* _Documento_:
§

Nietzsche scrisse “… noi filosofi e spiriti liberi, alla notizia che il vecchio Dio è morto, ci sentiamo come illuminati dai raggi di una nuova aurora; finalmente possiamo di nuovo sciogliere le vele delle nostre navi, muovere incontro a ogni pericolo 1”.

In realtà la civiltà europea è stata evidentemente plasmata dal giudaismo e dal cristianesimo. In queste due religioni l’elemento fondamentale è rappresentato da un Essere supremo che è legislatore e sommo giudice: Dio è fonte della legge morale, all’interno del Decalogo da lui tramandato a Mosè sul Monte Sinai, ma anche giudice del bene e del male che l’uomo compie. Nel corso della storia questa concezione di Dio è stata messa in crisi da interrogativi sia teologici che filosofici. Il dibattito acceso dal luteranesimo e dal calvinismo sulla questione della giustificazione era rivolta a contestare l’assimilazione di Dio come giudice alla logica della remunerazione/punizione delle azioni che l’uomo compie nel corso della sua vita, per valorizzare invece l’azione della fede e della grazia. Il dibattito di Bayle sulla possibilità di un “ateismo virtuoso”2 stava a significare la possibilità di una indipendenza della morale da ogni autorità politica e religiosa, le uniche che sino ad allora potevano emanare canoni di rettitudine morale ben precisi. La possibilità di rendere la coscienza fonte dei valori morali presuppone almeno un paio di elementi:

1. la capacità che essa avrebbe di uscire da se stessa superando il punto di vista soggettivo ed

elaborando una capacità di giudizio indipendente dall’interesse personale;

2. la capacità (della coscienza) di instaurare una comunicazione e una condivisione emotiva

delle esigenze del prossimo, per poterne avvertire i bisogni e realizzare così un’azione etica che venga incontro all’uomo.

§

* _Compito_:
Ripeti parola per parola il tratto del testo su Dio e la morale che va da "elaborando una capacità" fino a "venga incontro all’uomo.". I record non c'entrano con questo.

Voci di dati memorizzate
§

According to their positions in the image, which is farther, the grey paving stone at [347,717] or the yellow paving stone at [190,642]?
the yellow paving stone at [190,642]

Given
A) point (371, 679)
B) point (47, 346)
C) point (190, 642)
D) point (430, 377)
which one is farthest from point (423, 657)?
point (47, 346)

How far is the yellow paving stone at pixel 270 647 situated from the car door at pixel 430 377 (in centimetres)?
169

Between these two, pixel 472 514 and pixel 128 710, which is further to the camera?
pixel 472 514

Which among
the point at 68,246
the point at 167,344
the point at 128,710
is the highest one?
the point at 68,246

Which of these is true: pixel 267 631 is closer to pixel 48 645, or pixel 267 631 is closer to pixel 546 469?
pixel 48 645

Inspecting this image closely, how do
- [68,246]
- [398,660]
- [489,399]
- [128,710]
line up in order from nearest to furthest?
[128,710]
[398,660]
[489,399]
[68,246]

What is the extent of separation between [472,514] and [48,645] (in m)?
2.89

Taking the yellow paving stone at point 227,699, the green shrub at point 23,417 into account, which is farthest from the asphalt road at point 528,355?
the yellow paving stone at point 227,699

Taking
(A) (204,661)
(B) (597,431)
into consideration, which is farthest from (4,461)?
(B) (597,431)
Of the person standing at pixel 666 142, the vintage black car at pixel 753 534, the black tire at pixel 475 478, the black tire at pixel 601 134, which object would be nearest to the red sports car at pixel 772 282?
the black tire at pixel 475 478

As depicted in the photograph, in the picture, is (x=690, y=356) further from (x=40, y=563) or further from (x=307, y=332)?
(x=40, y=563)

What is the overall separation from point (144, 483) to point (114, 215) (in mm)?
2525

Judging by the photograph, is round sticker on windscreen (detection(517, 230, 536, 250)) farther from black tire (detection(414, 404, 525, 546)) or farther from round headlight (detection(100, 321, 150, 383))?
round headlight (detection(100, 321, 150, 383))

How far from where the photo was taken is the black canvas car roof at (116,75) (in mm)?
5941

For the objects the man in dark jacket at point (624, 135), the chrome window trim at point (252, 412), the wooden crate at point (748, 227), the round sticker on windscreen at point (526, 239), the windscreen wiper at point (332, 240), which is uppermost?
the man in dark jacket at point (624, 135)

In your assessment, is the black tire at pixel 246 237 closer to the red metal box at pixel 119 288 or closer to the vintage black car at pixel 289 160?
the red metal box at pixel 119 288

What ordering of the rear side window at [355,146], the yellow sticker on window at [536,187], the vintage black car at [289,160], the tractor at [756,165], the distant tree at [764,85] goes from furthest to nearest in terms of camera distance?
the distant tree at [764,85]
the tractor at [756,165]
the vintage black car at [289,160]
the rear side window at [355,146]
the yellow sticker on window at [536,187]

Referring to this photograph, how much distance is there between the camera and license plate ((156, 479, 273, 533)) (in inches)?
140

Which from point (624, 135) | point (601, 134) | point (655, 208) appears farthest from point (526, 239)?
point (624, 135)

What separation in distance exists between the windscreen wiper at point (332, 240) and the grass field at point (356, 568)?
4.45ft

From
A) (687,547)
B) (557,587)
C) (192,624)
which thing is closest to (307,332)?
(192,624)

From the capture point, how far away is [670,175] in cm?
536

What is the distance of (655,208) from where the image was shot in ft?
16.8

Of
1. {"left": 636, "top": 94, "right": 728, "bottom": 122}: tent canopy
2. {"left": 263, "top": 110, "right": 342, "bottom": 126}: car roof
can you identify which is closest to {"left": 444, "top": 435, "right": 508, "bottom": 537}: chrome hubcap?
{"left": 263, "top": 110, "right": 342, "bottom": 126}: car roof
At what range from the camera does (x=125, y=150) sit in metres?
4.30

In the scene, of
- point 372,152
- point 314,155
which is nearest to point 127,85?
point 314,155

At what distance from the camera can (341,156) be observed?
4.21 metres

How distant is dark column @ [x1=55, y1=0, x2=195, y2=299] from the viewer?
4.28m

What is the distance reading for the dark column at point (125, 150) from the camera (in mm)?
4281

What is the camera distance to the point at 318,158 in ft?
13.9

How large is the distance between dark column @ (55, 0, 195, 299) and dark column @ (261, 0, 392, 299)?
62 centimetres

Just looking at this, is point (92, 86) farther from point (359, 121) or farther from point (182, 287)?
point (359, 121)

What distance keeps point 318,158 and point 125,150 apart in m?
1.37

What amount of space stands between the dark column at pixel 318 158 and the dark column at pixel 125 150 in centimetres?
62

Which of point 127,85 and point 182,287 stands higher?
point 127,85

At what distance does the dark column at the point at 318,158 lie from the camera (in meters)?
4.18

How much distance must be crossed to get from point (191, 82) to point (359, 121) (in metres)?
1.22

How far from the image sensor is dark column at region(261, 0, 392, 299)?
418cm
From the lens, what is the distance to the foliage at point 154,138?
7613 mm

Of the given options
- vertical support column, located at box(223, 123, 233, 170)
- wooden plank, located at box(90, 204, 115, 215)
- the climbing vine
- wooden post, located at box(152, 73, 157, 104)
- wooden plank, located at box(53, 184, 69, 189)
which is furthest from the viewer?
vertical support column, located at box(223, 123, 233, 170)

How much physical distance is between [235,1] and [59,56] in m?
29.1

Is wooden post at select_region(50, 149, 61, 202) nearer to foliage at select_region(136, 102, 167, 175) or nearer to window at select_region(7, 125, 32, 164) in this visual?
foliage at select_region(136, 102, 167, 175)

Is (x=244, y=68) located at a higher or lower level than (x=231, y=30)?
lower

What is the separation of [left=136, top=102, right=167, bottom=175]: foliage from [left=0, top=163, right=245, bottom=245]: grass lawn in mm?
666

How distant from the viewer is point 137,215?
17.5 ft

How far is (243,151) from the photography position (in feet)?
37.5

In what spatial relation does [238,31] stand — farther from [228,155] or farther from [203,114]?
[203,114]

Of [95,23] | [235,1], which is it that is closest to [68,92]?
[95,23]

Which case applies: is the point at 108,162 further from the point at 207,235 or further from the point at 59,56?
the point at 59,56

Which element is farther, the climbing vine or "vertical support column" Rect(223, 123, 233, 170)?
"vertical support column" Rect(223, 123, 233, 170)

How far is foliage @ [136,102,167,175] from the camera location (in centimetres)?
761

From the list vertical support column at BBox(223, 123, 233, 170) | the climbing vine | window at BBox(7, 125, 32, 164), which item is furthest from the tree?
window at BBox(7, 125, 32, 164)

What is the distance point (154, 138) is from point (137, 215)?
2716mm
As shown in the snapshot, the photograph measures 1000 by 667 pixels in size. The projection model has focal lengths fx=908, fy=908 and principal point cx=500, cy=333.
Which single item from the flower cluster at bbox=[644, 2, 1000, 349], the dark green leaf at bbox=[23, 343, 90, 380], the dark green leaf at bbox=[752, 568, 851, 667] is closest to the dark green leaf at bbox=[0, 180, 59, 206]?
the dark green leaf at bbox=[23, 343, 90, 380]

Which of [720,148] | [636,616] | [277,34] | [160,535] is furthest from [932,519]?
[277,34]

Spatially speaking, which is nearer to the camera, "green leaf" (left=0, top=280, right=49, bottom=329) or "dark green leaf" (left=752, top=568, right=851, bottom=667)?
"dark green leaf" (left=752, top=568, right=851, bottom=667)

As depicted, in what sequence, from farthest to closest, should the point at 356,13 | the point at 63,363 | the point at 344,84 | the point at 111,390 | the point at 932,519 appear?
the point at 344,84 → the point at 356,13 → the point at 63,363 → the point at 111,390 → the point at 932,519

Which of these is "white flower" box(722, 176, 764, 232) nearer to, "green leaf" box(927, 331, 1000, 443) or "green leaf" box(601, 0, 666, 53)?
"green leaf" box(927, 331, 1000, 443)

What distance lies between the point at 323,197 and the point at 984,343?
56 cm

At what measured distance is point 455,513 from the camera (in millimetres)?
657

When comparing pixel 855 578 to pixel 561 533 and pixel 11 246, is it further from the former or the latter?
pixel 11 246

§

* _Risposta_:
elaborando una capacità di giudizio indipendente dall’interesse personale;

2. la capacità (della coscienza) di instaurare una comunicazione e una condivisione emotiva

delle esigenze del prossimo, per poterne avvertire i bisogni e realizzare così un’azione etica che venga incontro all’uomo.